Lucie was startled. “No—I didn’t—but she must have, mustn’t she? Probably we were all too busy with Oscar to notice.”
“I suppose,” Jesse said, though with doubt in his voice.
They had reached the library. Lucie looked around at the results of the planning they’d done secretly in the last day and a half, working in short, feverish bursts whenever they could grab a moment. The table was piled with maps of London, the Silent City, the environs of the Adamant Citadel. There was also an empty chalkboard on wheels off to the side; Thomas had dug it out of some supply closet or other.
“At least we can write our plans down now,” Jesse said—they’d been avoiding doing so for fear of detection. “Assuming we all remember what they are.”
“Ari, would you write?” Anna said. “You have the best penmanship of all of us, I’m sure.”
“Not in chalk,” Ari protested, but she looked pleased anyway. She took up the chalk and gestured toward them expectantly.

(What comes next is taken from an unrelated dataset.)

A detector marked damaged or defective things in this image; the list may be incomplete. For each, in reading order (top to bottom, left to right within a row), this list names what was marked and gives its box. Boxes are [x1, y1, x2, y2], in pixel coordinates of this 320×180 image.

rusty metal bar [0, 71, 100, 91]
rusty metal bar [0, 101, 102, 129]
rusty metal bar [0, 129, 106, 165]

Thomas looked around and, finding no one else wanted to start, cleared his throat. “First priority,” he said, “is securing the Institute. Board up the windows of any room we’re going to use, and no lights in any room we’re not using. We chain up the front doors. From now on we enter and exit only by the Sanctuary. With some luck we can keep Belial from knowing that any Shadowhunters stayed behind at all.”
“He’ll figure it out eventually,” Alastair said. “If we weren’t spotted by Watchers on our way back from the water gate already.”
Ari pointed her chalk at him. “That’s very dark thinking, Alastair, and we won’t have it. The longer we can keep our presence hidden, the better.”
“Agreed,” said Anna. “Next. Ari and I are going to try to find a way in and out of London. There must be some magical gate Belial would have missed. A leftover warlock Portal, a path to Faerie. Something.”
“What about trying to get back the way Tatiana and the Watchers got here?” suggested Thomas. “The Path of the Dead.”